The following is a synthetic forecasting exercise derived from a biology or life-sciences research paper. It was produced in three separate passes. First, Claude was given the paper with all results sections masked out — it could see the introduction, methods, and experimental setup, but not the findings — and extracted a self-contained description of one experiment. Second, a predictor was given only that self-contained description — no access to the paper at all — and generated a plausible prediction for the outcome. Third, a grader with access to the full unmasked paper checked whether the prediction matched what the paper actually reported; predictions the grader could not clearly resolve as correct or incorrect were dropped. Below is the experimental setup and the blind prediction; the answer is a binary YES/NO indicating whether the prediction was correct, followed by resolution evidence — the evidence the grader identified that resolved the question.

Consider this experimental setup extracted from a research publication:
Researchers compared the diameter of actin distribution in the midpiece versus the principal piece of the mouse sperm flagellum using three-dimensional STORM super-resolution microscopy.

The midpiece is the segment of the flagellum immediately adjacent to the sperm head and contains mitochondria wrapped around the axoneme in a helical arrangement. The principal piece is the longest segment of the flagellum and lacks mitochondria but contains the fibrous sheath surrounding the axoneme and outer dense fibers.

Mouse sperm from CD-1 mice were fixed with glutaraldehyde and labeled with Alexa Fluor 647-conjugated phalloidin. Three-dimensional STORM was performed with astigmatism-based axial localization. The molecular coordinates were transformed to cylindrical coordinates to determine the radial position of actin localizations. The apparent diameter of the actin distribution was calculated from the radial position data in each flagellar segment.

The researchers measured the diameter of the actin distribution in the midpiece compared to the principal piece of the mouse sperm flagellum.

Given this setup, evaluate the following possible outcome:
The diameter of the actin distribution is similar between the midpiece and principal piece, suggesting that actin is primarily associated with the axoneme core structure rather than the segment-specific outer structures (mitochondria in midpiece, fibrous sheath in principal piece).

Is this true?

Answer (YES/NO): NO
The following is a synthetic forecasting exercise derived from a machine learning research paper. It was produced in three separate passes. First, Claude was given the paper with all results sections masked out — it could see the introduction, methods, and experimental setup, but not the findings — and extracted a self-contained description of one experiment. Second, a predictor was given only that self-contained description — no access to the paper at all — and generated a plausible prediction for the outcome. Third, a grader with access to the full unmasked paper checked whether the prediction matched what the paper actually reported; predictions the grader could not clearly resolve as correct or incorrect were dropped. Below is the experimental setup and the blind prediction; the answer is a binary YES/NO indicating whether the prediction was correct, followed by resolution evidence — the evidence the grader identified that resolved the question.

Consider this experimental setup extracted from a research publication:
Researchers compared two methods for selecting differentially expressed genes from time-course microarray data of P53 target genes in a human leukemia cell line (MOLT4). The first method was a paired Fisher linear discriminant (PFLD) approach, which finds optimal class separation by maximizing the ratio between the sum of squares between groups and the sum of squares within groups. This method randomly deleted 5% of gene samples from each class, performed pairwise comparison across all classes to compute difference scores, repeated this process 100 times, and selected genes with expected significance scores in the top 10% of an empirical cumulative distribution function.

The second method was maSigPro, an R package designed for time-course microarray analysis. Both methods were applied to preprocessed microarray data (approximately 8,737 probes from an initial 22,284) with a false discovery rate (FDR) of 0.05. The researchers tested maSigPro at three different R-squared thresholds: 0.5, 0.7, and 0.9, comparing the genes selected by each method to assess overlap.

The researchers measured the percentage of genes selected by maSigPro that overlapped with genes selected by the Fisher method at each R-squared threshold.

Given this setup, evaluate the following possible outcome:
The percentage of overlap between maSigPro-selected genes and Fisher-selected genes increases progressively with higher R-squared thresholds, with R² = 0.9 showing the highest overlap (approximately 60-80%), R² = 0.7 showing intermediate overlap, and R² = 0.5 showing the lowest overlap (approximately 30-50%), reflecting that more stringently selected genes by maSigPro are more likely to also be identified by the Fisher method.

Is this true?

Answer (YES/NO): NO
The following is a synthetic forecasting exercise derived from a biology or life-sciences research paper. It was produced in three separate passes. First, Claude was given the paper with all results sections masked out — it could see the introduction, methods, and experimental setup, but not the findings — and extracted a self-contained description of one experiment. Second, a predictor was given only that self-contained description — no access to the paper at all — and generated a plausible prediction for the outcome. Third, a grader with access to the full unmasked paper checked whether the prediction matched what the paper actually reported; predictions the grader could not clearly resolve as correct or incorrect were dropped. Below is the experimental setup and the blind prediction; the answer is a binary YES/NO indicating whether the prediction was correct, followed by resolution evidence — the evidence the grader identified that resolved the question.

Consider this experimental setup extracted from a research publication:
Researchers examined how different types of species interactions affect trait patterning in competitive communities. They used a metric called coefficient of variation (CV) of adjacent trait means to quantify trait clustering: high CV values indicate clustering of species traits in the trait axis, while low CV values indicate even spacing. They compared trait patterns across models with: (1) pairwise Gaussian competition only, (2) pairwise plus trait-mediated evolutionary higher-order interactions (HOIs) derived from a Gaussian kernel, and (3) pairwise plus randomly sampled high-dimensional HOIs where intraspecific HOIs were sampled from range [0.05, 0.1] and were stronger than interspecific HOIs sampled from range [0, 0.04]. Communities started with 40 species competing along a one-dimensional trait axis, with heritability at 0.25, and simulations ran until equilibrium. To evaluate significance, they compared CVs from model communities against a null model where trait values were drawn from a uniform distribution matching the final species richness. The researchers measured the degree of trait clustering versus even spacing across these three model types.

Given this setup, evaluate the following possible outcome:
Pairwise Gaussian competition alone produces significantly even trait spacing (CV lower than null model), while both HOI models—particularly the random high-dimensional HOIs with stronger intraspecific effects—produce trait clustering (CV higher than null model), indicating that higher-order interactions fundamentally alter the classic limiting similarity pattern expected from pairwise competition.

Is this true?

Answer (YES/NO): NO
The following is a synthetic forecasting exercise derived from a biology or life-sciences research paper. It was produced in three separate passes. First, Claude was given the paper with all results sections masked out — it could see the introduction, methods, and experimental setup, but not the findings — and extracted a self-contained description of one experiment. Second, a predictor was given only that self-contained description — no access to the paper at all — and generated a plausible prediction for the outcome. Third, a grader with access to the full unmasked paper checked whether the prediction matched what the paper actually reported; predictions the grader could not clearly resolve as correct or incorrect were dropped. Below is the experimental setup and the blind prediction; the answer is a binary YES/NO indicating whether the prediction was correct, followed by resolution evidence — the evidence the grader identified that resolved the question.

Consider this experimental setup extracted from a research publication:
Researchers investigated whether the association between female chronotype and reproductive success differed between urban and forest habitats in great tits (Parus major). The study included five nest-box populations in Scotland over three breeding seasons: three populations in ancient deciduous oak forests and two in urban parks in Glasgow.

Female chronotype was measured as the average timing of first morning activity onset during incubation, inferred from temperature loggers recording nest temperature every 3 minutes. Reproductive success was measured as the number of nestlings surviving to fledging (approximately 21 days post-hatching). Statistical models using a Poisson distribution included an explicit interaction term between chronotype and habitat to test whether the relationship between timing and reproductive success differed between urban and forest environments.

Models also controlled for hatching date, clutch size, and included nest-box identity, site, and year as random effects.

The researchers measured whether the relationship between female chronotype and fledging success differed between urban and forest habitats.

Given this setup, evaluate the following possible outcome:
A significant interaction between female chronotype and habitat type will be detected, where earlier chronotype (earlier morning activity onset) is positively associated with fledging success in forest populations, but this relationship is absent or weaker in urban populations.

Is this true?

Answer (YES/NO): NO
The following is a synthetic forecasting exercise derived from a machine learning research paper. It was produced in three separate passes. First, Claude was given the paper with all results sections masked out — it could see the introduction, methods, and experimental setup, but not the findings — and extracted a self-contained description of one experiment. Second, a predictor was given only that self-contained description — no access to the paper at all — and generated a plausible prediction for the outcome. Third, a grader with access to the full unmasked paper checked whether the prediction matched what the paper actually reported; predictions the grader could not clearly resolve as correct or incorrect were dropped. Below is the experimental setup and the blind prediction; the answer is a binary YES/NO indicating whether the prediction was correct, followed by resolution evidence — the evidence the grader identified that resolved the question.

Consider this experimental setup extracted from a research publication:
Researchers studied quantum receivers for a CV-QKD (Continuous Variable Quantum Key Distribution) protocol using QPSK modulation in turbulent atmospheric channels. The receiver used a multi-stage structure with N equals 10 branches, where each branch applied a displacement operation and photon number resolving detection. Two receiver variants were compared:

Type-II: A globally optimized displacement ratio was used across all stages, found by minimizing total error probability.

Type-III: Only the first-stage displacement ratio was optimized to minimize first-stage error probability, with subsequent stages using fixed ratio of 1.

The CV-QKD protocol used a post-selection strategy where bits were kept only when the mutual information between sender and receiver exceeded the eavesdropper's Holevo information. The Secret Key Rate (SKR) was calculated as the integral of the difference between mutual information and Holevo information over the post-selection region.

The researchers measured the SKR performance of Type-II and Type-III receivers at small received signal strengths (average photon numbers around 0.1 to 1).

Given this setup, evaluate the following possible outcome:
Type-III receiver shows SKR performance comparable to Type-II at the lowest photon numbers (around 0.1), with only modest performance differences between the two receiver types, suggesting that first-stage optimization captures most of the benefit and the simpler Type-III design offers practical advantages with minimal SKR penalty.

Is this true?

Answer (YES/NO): NO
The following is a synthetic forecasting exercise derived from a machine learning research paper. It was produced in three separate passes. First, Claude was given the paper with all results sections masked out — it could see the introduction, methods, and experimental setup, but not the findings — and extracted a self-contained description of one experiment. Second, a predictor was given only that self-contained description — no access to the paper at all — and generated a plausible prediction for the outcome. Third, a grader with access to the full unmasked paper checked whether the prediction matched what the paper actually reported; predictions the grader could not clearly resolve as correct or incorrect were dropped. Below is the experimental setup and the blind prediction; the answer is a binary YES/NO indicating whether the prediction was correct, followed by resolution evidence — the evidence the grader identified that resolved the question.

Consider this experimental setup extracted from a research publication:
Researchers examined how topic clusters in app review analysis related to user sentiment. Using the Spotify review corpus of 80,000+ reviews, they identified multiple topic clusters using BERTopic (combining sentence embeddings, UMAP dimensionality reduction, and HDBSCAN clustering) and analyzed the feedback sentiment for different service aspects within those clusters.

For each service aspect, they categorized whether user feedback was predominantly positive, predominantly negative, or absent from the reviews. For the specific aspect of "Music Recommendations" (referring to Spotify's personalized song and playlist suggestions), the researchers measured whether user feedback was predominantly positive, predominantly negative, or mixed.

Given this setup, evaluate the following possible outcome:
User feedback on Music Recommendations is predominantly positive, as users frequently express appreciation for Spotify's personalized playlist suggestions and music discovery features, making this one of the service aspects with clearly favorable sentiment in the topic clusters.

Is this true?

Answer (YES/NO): YES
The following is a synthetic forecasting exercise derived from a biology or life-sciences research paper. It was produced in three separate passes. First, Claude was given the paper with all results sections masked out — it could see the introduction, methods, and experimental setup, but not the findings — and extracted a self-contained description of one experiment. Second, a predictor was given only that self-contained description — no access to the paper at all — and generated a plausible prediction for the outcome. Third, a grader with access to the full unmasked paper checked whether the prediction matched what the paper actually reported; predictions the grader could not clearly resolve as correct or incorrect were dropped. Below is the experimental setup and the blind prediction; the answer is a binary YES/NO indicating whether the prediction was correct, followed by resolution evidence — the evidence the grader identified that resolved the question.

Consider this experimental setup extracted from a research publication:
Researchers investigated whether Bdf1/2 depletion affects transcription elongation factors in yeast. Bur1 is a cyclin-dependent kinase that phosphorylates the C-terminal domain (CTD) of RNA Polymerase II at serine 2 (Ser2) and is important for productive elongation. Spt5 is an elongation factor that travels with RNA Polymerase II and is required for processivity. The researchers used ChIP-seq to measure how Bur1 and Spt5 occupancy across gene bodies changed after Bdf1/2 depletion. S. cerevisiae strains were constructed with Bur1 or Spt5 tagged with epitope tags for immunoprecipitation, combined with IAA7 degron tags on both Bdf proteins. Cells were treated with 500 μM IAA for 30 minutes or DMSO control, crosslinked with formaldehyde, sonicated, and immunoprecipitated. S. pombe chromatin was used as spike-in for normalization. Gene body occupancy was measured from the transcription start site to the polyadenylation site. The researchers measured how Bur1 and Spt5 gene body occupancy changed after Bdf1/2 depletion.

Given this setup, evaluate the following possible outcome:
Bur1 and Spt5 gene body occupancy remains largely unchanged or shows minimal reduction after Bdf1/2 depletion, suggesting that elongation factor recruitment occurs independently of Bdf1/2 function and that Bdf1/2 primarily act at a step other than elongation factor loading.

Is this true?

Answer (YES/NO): NO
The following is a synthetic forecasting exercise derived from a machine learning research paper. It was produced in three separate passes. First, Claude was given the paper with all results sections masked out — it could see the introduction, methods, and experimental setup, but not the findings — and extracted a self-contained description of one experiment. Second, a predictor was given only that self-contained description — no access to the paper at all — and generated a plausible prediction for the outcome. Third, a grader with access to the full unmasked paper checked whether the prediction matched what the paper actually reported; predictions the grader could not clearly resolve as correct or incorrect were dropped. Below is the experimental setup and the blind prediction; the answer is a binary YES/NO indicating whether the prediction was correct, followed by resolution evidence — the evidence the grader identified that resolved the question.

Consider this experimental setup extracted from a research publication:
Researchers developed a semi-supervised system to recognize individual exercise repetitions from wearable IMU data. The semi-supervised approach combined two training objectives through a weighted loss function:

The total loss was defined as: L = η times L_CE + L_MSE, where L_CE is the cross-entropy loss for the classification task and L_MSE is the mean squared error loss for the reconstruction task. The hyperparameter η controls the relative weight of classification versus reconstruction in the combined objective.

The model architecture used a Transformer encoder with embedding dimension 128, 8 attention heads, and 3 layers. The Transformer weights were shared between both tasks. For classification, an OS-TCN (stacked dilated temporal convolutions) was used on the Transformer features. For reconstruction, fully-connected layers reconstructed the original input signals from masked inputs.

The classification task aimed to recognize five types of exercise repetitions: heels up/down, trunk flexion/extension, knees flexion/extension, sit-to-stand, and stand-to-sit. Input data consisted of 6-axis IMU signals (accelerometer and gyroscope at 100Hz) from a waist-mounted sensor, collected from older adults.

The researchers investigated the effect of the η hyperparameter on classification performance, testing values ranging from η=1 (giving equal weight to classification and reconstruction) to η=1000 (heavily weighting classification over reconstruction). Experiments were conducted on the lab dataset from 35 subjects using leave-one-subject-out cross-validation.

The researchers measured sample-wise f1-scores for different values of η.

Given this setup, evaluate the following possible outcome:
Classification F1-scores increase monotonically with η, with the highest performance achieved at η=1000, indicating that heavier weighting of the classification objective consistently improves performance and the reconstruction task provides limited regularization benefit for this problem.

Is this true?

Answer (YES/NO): NO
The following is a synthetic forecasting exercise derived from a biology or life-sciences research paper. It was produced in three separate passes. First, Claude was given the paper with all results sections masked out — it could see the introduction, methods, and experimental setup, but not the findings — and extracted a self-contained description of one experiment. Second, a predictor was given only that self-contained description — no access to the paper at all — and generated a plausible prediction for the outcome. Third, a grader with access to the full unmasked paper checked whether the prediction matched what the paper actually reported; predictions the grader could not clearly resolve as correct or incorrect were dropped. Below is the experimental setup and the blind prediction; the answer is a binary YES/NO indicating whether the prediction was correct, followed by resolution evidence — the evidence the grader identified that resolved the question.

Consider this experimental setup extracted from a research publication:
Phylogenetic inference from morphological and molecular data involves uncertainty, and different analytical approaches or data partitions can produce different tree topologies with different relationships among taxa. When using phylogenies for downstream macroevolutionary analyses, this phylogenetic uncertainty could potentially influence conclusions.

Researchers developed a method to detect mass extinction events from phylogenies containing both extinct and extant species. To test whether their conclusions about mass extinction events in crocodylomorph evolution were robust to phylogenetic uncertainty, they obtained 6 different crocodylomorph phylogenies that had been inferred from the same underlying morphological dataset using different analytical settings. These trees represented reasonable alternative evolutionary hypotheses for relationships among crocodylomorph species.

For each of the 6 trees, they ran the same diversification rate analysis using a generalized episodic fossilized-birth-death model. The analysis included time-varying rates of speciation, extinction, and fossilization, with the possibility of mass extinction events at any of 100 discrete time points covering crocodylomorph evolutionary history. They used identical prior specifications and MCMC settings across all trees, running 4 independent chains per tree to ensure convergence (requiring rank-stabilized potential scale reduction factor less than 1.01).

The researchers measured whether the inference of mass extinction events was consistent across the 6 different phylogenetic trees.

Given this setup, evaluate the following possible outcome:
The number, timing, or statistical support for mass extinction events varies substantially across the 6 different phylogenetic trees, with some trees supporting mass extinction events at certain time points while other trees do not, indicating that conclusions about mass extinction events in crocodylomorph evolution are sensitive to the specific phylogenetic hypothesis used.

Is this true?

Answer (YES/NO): NO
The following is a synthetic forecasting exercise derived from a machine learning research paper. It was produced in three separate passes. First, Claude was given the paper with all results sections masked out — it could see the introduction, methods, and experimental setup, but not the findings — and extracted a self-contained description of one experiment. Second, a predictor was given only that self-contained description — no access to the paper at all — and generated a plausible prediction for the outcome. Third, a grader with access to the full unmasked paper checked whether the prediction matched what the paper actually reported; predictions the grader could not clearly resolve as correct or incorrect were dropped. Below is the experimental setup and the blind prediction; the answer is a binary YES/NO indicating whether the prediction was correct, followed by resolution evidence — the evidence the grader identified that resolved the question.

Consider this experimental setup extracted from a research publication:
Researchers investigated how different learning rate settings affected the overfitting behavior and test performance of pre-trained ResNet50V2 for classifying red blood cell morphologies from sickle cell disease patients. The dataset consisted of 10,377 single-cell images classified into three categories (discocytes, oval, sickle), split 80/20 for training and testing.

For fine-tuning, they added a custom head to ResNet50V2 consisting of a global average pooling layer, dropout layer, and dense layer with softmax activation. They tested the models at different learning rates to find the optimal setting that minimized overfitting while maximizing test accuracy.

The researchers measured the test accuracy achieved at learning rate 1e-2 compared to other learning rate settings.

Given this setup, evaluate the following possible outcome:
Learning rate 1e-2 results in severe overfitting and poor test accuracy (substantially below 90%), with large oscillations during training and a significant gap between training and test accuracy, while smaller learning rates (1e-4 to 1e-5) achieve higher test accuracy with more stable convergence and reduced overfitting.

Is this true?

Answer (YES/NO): NO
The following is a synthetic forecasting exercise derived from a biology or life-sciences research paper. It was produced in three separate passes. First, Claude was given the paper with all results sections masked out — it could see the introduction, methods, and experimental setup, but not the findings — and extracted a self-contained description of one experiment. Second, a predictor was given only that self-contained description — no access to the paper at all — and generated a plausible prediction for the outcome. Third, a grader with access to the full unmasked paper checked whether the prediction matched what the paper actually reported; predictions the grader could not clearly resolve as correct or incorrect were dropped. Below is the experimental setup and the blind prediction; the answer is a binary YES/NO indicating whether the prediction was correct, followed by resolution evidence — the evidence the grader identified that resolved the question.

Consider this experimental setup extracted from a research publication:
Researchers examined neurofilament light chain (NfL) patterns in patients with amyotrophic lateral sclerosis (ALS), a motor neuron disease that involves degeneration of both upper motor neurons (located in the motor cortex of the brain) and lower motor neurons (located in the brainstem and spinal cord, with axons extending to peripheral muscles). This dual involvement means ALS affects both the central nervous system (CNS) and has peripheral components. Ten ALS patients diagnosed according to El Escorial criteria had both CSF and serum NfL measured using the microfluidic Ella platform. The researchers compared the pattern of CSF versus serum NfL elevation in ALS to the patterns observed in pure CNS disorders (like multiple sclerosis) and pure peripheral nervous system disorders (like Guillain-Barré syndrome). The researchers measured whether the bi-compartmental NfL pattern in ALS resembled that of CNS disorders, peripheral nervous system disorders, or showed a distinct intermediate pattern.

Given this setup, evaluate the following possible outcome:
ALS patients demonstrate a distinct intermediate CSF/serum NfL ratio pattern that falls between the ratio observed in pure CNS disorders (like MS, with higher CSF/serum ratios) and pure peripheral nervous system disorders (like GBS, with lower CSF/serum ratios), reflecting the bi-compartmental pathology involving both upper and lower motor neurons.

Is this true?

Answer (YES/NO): NO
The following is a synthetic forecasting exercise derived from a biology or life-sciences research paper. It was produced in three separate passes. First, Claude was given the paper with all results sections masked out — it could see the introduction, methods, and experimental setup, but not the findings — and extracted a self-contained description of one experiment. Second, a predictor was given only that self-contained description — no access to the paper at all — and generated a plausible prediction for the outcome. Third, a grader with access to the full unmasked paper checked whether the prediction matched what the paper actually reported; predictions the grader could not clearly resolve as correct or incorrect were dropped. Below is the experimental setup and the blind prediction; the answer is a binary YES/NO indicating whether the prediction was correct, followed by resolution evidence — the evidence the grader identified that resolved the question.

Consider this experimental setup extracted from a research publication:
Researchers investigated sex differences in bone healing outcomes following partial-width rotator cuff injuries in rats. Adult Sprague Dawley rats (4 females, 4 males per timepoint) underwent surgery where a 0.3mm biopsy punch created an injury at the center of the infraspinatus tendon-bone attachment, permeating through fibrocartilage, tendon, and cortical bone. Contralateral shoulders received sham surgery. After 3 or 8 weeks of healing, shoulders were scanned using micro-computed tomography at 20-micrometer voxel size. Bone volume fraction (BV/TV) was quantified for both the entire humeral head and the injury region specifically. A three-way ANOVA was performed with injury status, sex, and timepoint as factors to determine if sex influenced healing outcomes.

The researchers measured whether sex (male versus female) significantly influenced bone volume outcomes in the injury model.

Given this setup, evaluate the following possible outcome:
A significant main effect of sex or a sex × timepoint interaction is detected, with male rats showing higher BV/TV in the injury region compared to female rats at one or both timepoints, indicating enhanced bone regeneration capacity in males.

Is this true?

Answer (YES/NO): NO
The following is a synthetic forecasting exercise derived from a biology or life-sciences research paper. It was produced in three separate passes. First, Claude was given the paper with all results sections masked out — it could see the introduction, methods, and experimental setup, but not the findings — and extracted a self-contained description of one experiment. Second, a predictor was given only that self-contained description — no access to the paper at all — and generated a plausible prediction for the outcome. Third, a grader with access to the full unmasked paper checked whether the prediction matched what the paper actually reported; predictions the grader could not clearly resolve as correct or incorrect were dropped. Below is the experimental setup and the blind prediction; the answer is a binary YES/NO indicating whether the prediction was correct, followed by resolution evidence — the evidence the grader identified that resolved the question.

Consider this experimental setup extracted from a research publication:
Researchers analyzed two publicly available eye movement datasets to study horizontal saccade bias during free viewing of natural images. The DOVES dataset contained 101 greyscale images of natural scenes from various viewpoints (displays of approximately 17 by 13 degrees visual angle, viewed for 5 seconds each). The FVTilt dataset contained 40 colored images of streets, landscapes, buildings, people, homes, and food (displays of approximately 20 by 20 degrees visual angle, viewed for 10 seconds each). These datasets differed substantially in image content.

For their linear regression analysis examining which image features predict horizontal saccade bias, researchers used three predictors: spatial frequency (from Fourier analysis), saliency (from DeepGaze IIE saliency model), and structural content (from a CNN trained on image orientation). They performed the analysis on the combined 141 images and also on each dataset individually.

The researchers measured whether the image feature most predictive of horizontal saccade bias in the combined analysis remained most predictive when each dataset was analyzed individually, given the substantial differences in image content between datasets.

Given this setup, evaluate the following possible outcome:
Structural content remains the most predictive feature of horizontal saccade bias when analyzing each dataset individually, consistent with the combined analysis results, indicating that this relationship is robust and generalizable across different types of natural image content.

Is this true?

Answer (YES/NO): NO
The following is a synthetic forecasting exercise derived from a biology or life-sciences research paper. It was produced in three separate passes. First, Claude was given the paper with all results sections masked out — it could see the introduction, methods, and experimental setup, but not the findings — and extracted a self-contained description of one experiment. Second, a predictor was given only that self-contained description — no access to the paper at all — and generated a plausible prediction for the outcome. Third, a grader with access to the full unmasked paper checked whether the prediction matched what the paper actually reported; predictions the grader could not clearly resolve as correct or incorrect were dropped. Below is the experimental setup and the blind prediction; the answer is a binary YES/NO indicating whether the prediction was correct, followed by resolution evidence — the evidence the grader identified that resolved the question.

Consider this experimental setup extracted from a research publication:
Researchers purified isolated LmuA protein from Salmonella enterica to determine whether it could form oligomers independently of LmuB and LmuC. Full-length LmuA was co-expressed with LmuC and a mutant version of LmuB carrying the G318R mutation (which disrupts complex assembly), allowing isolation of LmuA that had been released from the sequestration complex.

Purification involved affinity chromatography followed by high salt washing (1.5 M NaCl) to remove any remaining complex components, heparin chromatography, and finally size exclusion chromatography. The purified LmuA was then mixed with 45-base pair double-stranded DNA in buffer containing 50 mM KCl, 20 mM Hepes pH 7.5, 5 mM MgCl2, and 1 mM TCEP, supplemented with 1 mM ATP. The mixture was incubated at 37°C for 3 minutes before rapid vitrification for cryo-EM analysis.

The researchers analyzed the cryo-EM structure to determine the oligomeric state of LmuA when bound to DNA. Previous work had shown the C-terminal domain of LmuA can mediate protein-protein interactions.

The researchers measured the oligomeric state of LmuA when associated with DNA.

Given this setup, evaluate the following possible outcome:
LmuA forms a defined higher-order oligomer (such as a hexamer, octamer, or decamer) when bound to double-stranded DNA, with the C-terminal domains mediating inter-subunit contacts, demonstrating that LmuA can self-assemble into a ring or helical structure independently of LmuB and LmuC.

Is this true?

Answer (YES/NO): NO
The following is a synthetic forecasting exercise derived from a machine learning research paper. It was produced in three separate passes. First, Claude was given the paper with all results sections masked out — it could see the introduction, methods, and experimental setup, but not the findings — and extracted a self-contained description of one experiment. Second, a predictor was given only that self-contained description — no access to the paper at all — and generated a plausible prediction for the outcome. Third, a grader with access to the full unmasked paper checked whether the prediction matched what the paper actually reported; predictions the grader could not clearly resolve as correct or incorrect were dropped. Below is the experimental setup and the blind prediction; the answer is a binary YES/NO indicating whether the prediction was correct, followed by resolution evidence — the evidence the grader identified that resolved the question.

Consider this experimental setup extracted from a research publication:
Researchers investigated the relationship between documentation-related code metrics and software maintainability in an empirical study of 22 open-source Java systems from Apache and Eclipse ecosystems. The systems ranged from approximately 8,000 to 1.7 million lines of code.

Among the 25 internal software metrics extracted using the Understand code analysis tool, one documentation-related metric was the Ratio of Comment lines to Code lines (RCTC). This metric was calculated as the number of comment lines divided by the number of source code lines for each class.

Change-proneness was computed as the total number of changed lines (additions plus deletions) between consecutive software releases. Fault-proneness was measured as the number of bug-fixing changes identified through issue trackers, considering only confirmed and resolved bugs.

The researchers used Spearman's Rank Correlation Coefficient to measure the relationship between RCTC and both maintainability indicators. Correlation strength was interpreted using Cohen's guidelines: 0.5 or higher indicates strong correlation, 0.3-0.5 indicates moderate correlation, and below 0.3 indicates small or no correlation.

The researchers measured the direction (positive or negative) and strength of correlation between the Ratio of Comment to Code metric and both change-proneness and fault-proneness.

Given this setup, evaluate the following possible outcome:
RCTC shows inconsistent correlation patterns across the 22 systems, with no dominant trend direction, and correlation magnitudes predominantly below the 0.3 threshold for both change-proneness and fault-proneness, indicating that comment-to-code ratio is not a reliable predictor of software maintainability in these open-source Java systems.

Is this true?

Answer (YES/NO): NO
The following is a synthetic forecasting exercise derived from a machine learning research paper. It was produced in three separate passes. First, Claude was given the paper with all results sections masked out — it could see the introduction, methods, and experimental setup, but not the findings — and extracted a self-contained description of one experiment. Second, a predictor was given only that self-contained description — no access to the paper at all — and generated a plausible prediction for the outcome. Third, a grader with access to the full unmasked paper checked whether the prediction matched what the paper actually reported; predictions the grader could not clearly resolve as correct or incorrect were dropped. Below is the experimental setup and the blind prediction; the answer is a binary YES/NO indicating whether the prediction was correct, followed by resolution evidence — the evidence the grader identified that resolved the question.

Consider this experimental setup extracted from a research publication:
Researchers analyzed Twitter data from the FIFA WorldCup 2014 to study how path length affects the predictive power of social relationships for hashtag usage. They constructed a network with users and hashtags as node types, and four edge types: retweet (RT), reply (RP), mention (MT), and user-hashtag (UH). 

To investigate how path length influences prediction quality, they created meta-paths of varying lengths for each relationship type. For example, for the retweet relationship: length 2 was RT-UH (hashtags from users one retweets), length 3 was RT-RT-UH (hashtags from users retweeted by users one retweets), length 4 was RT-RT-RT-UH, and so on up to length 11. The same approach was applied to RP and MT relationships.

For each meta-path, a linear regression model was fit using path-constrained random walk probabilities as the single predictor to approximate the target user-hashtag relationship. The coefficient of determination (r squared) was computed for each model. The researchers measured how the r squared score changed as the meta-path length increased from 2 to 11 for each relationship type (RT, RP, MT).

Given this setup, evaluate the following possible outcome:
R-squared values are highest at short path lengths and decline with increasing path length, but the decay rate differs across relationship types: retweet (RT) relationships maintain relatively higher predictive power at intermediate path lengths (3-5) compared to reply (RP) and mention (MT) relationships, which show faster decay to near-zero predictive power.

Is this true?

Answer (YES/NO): NO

——

Wherever the word "optimized" appears in the listing above, copy that line.

§ Answer below:
Type-II: A globally optimized displacement ratio was used across all stages, found by minimizing total error probability.
Type-III: Only the first-stage displacement ratio was optimized to minimize first-stage error probability, with subsequent stages using fixed ratio of 1.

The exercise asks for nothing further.